#### PROBLEM STATEMENT
When you return the data, keep every word exact and include none of the images.

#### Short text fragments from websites
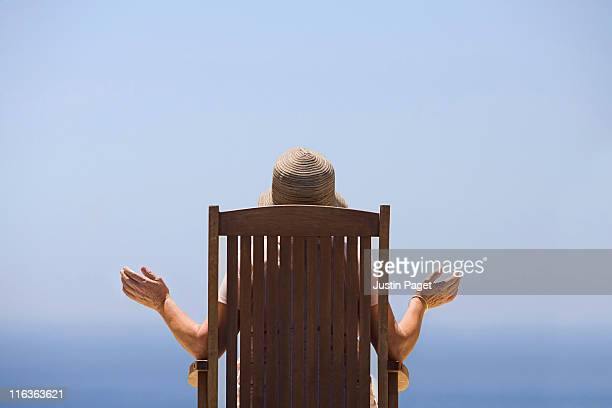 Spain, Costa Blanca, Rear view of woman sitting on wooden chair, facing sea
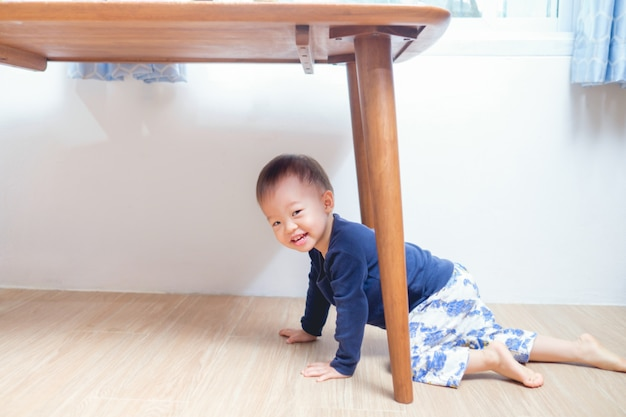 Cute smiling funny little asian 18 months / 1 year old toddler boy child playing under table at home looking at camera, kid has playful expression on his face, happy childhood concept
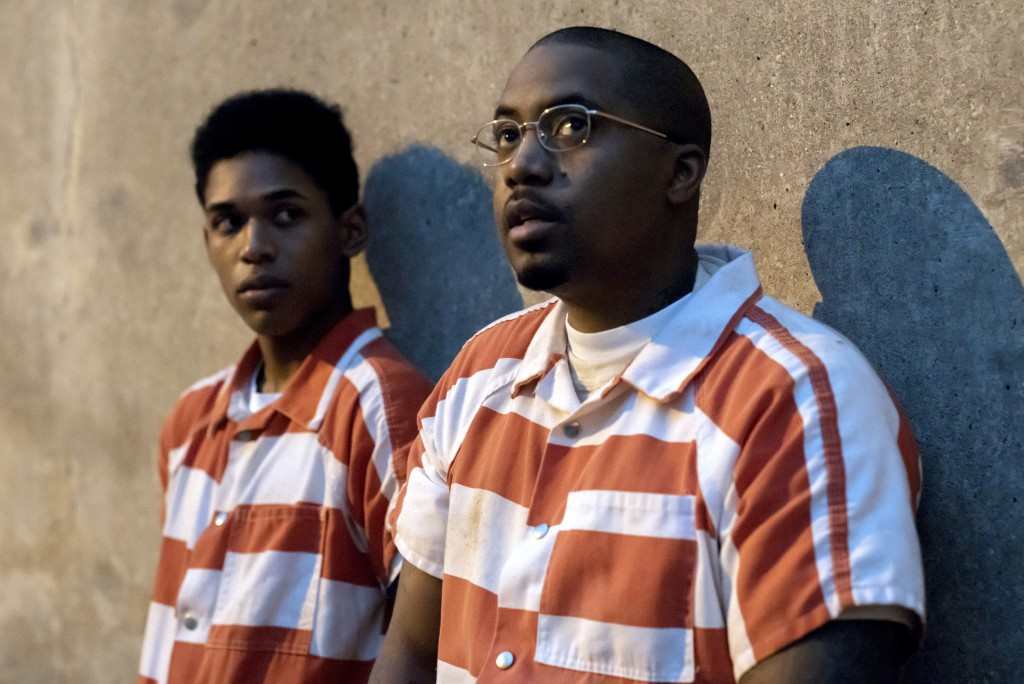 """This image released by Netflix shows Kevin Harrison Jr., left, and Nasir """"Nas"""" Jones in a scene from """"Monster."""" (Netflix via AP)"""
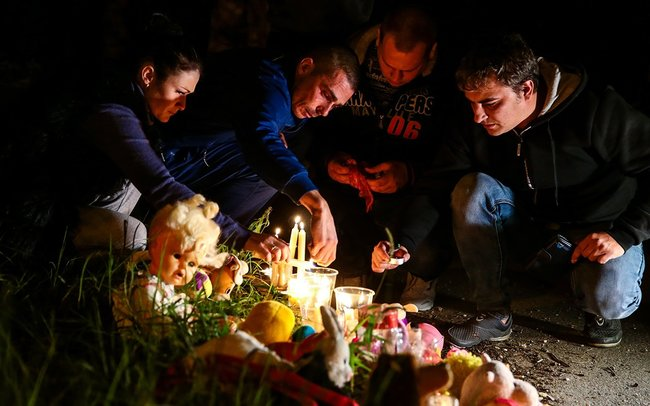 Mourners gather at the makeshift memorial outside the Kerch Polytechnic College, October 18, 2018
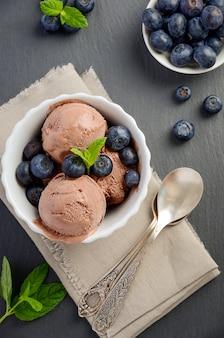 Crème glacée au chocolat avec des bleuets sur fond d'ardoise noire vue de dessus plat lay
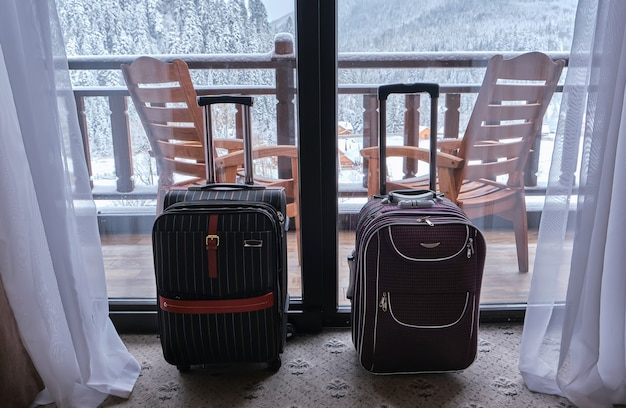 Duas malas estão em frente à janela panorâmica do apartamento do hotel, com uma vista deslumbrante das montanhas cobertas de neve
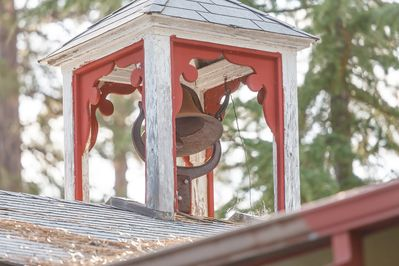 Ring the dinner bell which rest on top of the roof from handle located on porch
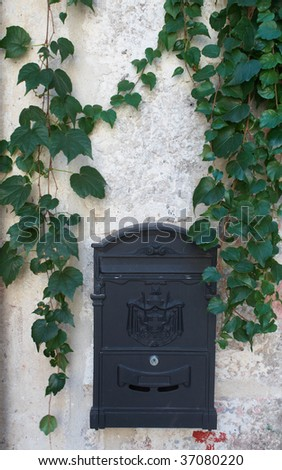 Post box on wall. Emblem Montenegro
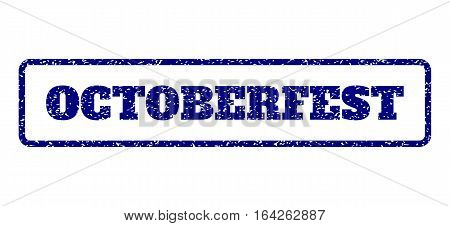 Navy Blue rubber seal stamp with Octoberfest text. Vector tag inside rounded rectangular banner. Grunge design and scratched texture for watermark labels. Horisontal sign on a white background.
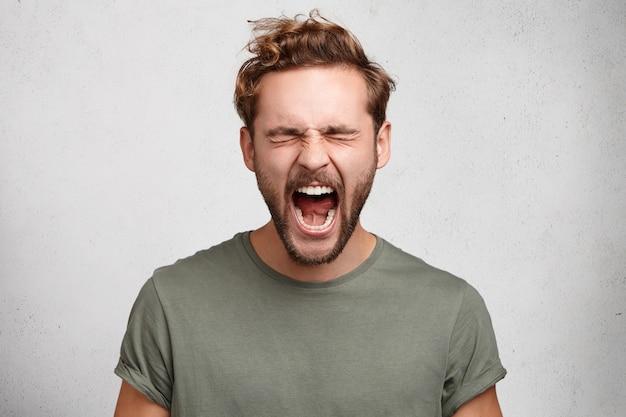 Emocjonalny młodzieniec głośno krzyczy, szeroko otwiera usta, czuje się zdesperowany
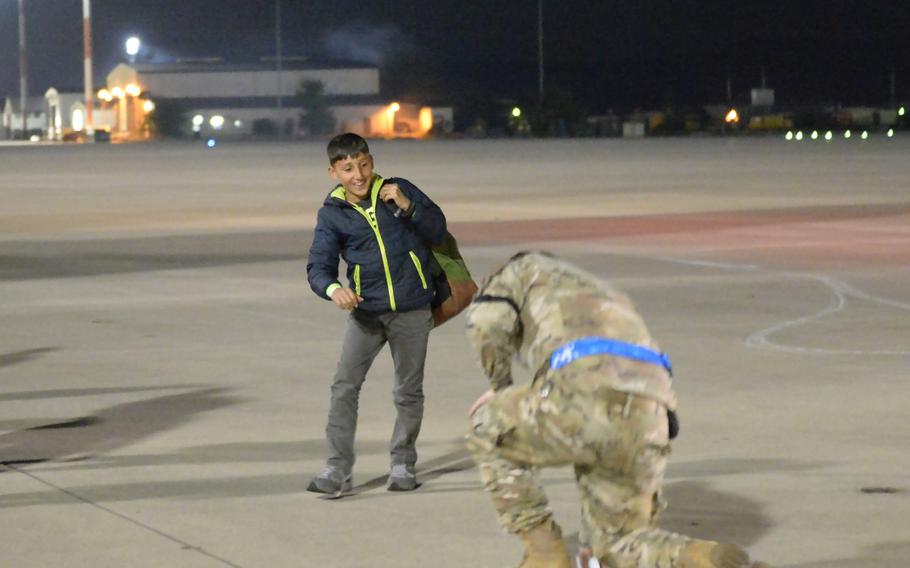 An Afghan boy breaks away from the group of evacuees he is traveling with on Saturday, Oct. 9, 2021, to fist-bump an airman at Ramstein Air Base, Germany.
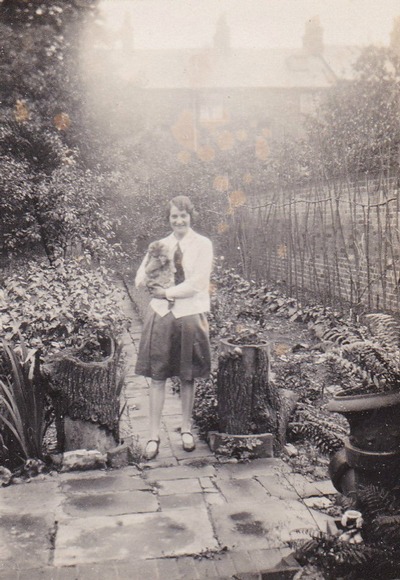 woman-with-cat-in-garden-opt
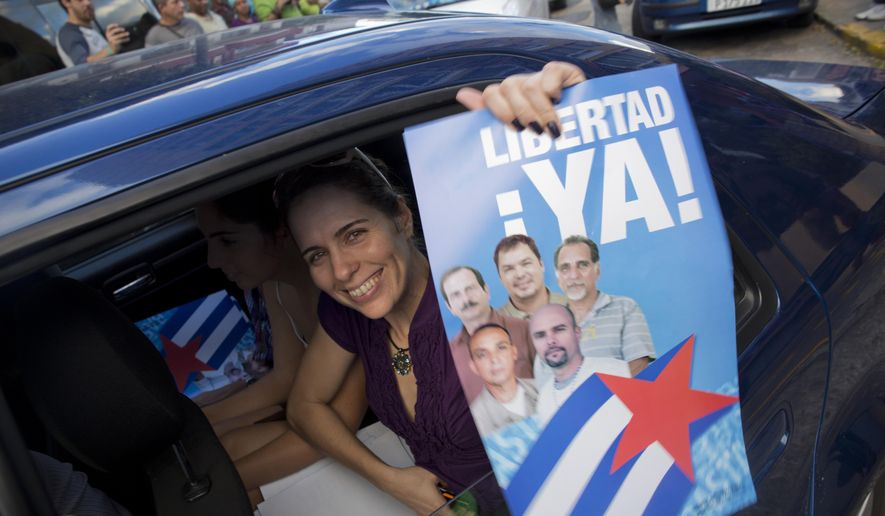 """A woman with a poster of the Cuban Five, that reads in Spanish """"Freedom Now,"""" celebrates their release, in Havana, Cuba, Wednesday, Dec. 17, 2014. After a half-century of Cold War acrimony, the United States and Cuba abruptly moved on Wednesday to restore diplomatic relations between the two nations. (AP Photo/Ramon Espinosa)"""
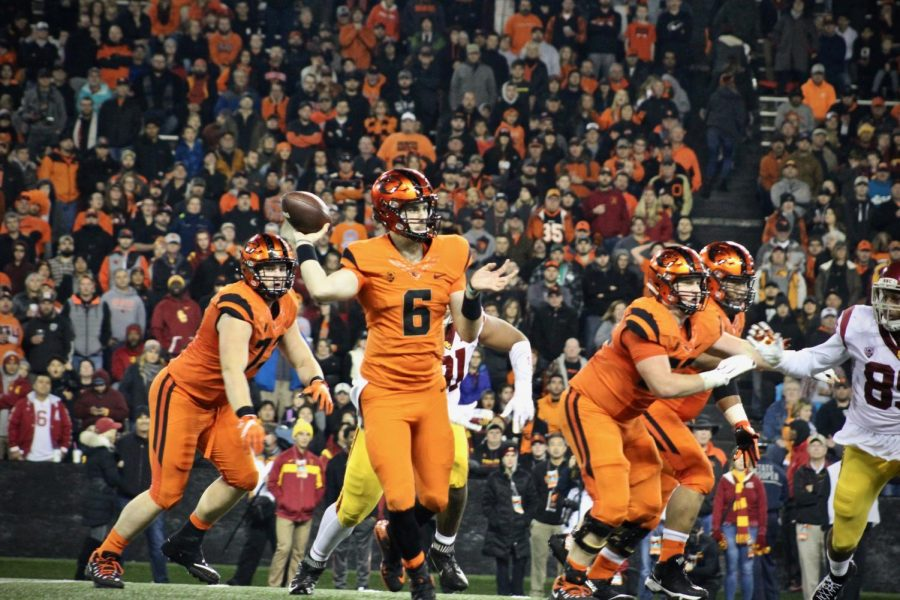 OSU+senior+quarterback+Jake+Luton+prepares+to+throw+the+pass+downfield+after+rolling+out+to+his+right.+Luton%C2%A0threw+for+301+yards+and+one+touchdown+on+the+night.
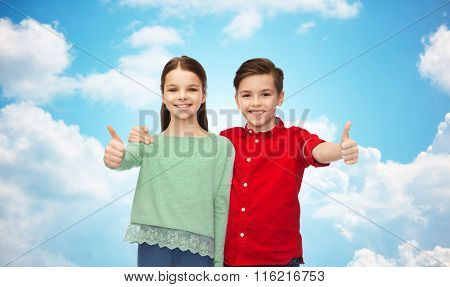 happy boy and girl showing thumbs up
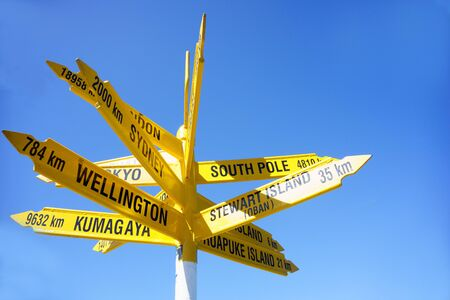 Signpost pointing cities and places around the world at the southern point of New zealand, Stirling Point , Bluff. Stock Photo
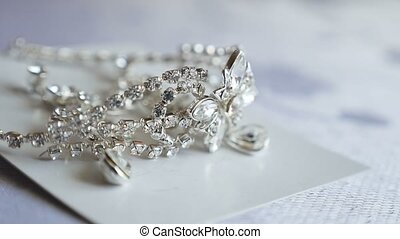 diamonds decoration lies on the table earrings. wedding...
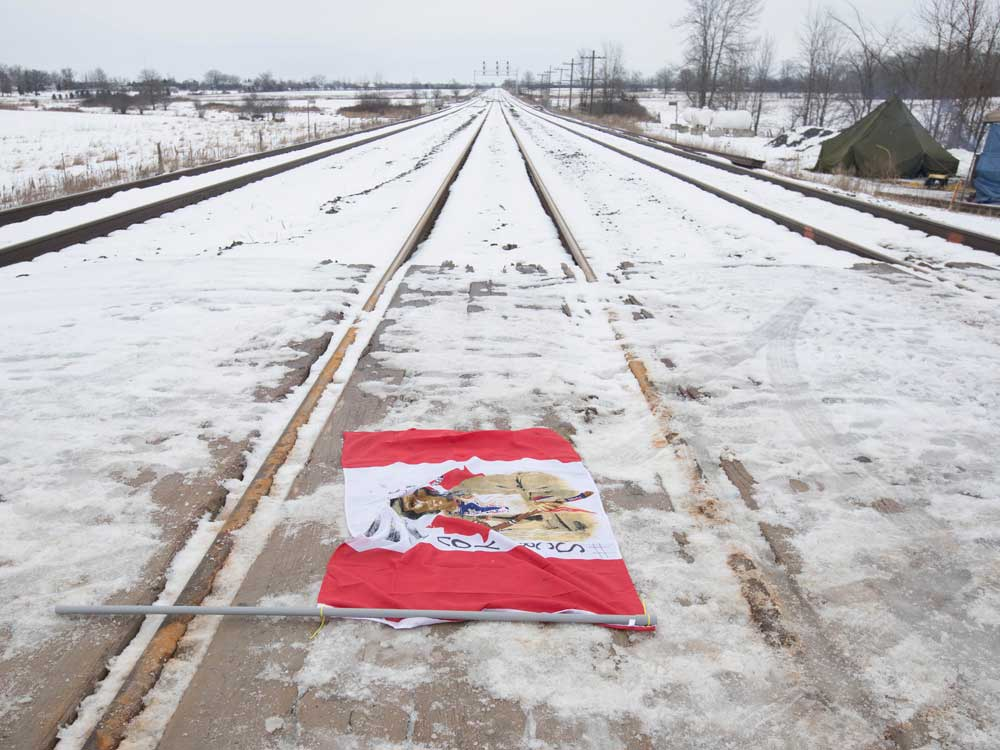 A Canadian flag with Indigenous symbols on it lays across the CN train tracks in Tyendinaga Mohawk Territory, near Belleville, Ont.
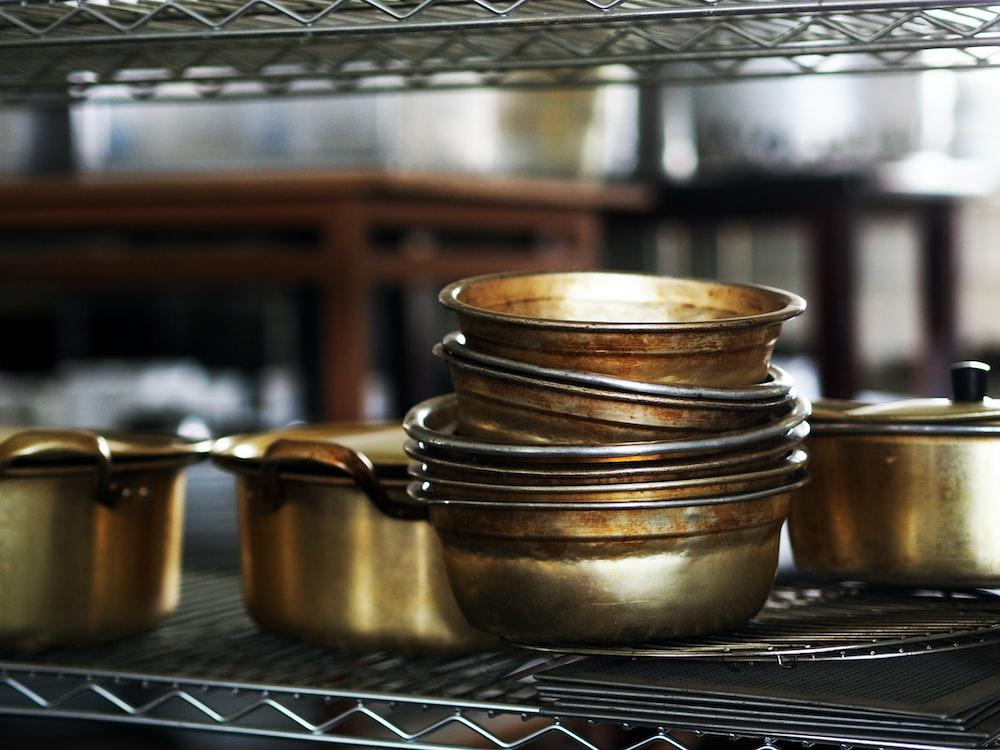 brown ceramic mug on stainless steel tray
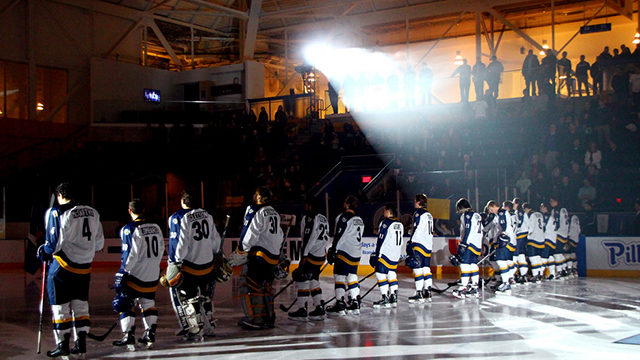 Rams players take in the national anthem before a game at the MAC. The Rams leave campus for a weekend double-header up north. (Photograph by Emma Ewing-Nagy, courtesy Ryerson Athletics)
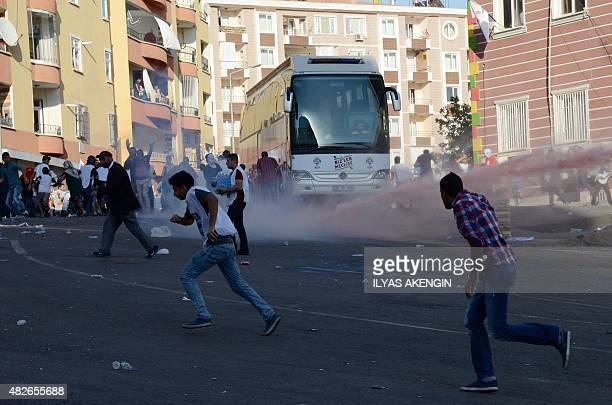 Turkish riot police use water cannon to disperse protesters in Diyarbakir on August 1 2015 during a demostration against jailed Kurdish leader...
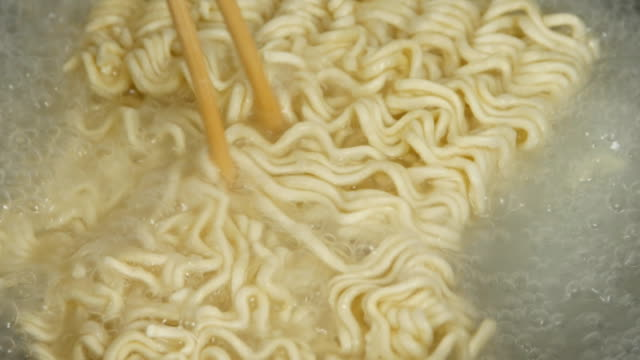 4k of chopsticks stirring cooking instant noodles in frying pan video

#### FINAL ANSWER
 Spain, Costa Blanca, Rear view of woman sitting on wooden chair, facing sea
 Cute smiling funny little asian 18 months / 1 year old toddler boy child playing under table at home looking at camera, kid has playful expression on his face, happy childhood concept
 """This image released by Netflix shows Kevin Harrison Jr., left, and Nasir """"Nas"""" Jones in a scene from """"Monster."""" (Netflix via AP)"""
 Mourners gather at the makeshift memorial outside the Kerch Polytechnic College, October 18, 2018
 Crème glacée au chocolat avec des bleuets sur fond d'ardoise noire vue de dessus plat lay
 Duas malas estão em frente à janela panorâmica do apartamento do hotel, com uma vista deslumbrante das montanhas cobertas de neve
 Ring the dinner bell which rest on top of the roof from handle located on porch
 Post box on wall. Emblem Montenegro
 Navy Blue rubber seal stamp with Octoberfest text. Vector tag inside rounded rectangular banner. Grunge design and scratched texture for watermark labels. Horisontal sign on a white background.
 Emocjonalny młodzieniec głośno krzyczy, szeroko otwiera usta, czuje się zdesperowany
 An Afghan boy breaks away from the group of evacuees he is traveling with on Saturday, Oct. 9, 2021, to fist-bump an airman at Ramstein Air Base, Germany.
 woman-with-cat-in-garden-opt
 """A woman with a poster of the Cuban Five, that reads in Spanish """"Freedom Now,"""" celebrates their release, in Havana, Cuba, Wednesday, Dec. 17, 2014. After a half-century of Cold War acrimony, the United States and Cuba abruptly moved on Wednesday to restore diplomatic relations between the two nations. (AP Photo/Ramon Espinosa)"""
 OSU+senior+quarterback+Jake+Luton+prepares+to+throw+the+pass+downfield+after+rolling+out+to+his+right.+Luton%C2%A0threw+for+301+yards+and+one+touchdown+on+the+night.
 happy boy and girl showing thumbs up
 Signpost pointing cities and places around the world at the southern point of New zealand, Stirling Point , Bluff. Stock Photo
 diamonds decoration lies on the table earrings. wedding...
 A Canadian flag with Indigenous symbols on it lays across the CN train tracks in Tyendinaga Mohawk Territory, near Belleville, Ont.
 brown ceramic mug on stainless steel tray
 Rams players take in the national anthem before a game at the MAC. The Rams leave campus for a weekend double-header up north. (Photograph by Emma Ewing-Nagy, courtesy Ryerson Athletics)
 Turkish riot police use water cannon to disperse protesters in Diyarbakir on August 1 2015 during a demostration against jailed Kurdish leader...
 4k of chopsticks stirring cooking instant noodles in frying pan video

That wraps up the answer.